▸ Exercise instructions: Print all entries word for word.

(Rows of spatial question data)
>>

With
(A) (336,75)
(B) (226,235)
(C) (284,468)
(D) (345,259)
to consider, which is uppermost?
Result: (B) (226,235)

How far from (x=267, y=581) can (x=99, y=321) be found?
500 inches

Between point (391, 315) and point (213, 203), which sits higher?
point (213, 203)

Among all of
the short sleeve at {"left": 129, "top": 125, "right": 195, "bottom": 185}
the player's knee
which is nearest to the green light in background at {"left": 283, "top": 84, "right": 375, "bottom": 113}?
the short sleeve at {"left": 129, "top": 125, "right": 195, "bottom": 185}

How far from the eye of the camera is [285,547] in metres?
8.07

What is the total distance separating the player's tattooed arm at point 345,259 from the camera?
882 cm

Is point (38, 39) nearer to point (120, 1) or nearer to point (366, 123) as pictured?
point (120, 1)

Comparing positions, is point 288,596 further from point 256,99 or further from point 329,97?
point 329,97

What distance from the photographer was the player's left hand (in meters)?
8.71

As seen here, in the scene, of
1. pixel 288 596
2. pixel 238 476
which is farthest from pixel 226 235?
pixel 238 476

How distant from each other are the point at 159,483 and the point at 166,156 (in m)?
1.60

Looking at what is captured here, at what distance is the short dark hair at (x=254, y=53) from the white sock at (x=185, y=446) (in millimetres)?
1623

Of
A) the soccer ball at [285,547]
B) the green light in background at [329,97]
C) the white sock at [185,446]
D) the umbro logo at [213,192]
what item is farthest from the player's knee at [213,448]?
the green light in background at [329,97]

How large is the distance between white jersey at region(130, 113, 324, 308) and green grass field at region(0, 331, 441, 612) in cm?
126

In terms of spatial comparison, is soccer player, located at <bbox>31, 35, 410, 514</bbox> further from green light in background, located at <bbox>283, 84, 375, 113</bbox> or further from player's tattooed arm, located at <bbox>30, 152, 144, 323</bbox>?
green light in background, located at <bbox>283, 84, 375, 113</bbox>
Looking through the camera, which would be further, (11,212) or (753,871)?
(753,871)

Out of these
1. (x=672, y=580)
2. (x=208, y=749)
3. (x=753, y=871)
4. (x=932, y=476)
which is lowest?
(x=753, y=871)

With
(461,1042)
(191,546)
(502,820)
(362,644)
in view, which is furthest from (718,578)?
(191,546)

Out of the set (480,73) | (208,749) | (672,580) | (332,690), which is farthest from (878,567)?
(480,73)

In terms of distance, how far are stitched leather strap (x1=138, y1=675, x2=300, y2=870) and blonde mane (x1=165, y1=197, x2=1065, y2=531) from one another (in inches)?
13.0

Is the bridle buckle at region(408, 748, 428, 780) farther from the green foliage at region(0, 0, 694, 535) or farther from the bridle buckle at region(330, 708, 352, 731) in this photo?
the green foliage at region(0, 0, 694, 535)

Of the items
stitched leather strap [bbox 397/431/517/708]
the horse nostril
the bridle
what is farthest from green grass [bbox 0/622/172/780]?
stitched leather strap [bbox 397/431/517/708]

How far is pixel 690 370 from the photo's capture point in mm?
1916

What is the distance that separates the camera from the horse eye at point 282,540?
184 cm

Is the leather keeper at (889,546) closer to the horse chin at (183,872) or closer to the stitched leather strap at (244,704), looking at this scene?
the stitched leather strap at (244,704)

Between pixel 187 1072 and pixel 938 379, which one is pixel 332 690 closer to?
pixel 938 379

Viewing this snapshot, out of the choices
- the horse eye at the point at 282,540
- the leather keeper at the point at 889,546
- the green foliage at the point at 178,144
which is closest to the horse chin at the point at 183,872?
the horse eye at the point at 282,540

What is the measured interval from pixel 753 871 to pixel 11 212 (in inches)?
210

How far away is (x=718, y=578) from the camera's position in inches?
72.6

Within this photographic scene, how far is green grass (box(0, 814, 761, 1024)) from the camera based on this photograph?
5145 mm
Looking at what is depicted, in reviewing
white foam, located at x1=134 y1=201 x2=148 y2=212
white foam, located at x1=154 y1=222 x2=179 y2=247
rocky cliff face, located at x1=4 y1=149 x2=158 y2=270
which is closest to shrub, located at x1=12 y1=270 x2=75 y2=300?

<<

▸ Final answer:
With
(A) (336,75)
(B) (226,235)
(C) (284,468)
(D) (345,259)
to consider, which is uppermost?
Result: (B) (226,235)

How far from (x=267, y=581) can (x=99, y=321) be found?
500 inches

Between point (391, 315) and point (213, 203), which sits higher?
point (213, 203)

Among all of
the short sleeve at {"left": 129, "top": 125, "right": 195, "bottom": 185}
the player's knee
which is nearest to the green light in background at {"left": 283, "top": 84, "right": 375, "bottom": 113}?
the short sleeve at {"left": 129, "top": 125, "right": 195, "bottom": 185}

How far from the eye of the camera is [285,547] in metres?
8.07

What is the total distance separating the player's tattooed arm at point 345,259 from the camera?
882 cm

Is point (38, 39) nearer to point (120, 1) or nearer to point (366, 123) as pictured?
point (120, 1)

Comparing positions, is point 288,596 further from point 256,99 or further from point 329,97?
point 329,97

What distance from the photographer was the player's left hand (in meters)?
8.71

As seen here, in the scene, of
1. pixel 288 596
2. pixel 238 476
which is farthest from pixel 226 235?
pixel 238 476

How distant from each other are the point at 159,483 and the point at 166,156 (in m)?
1.60

Looking at what is captured here, at what distance is the short dark hair at (x=254, y=53) from the white sock at (x=185, y=446) (in millimetres)?
1623

Of
A) the soccer ball at [285,547]
B) the green light in background at [329,97]
C) the white sock at [185,446]
D) the umbro logo at [213,192]
what item is farthest from the player's knee at [213,448]?
the green light in background at [329,97]

How large is the distance between white jersey at region(130, 113, 324, 308) and green grass field at region(0, 331, 441, 612) in cm?
126

In terms of spatial comparison, is soccer player, located at <bbox>31, 35, 410, 514</bbox> further from green light in background, located at <bbox>283, 84, 375, 113</bbox> or further from player's tattooed arm, located at <bbox>30, 152, 144, 323</bbox>?
green light in background, located at <bbox>283, 84, 375, 113</bbox>
Looking through the camera, which would be further, (11,212) or (753,871)?
(753,871)

Out of these
1. (x=672, y=580)
2. (x=208, y=749)
3. (x=753, y=871)
4. (x=932, y=476)
which is lowest?
(x=753, y=871)

With
(461,1042)
(191,546)
(502,820)
(362,644)
in view, which is furthest from (718,578)?
(191,546)

Out of the set (480,73) | (208,749) | (672,580) | (332,690), which is farthest from (878,567)?
(480,73)

In terms of distance, how far are stitched leather strap (x1=138, y1=675, x2=300, y2=870) and blonde mane (x1=165, y1=197, x2=1065, y2=531) from one another (in inches)?
13.0

Is the bridle buckle at region(408, 748, 428, 780) farther from the green foliage at region(0, 0, 694, 535) or farther from the bridle buckle at region(330, 708, 352, 731) in this photo?
the green foliage at region(0, 0, 694, 535)

Of the items
stitched leather strap [bbox 397/431/517/708]
the horse nostril
the bridle
what is farthest from green grass [bbox 0/622/172/780]?
stitched leather strap [bbox 397/431/517/708]

How far is pixel 690 370 from the photo's capture point in mm?
1916

What is the distance that separates the camera from the horse eye at point 282,540?
184 cm

Is the leather keeper at (889,546) closer to the horse chin at (183,872) or closer to the stitched leather strap at (244,704), looking at this scene?
the stitched leather strap at (244,704)

Between pixel 187 1072 and pixel 938 379, which one is pixel 332 690 closer to?
pixel 938 379

Viewing this snapshot, out of the choices
- the horse eye at the point at 282,540
- the leather keeper at the point at 889,546
- the green foliage at the point at 178,144
which is closest to the horse chin at the point at 183,872?
the horse eye at the point at 282,540

What is the measured interval from pixel 753 871 to pixel 11 212 (in inches)?
210

How far away is (x=718, y=578) from the camera's position in inches?
72.6

Within this photographic scene, how far is green grass (box(0, 814, 761, 1024)) from the camera based on this photograph?
5145 mm
Looking at what is depicted, in reviewing
white foam, located at x1=134 y1=201 x2=148 y2=212
white foam, located at x1=154 y1=222 x2=179 y2=247
rocky cliff face, located at x1=4 y1=149 x2=158 y2=270
which is closest to shrub, located at x1=12 y1=270 x2=75 y2=300?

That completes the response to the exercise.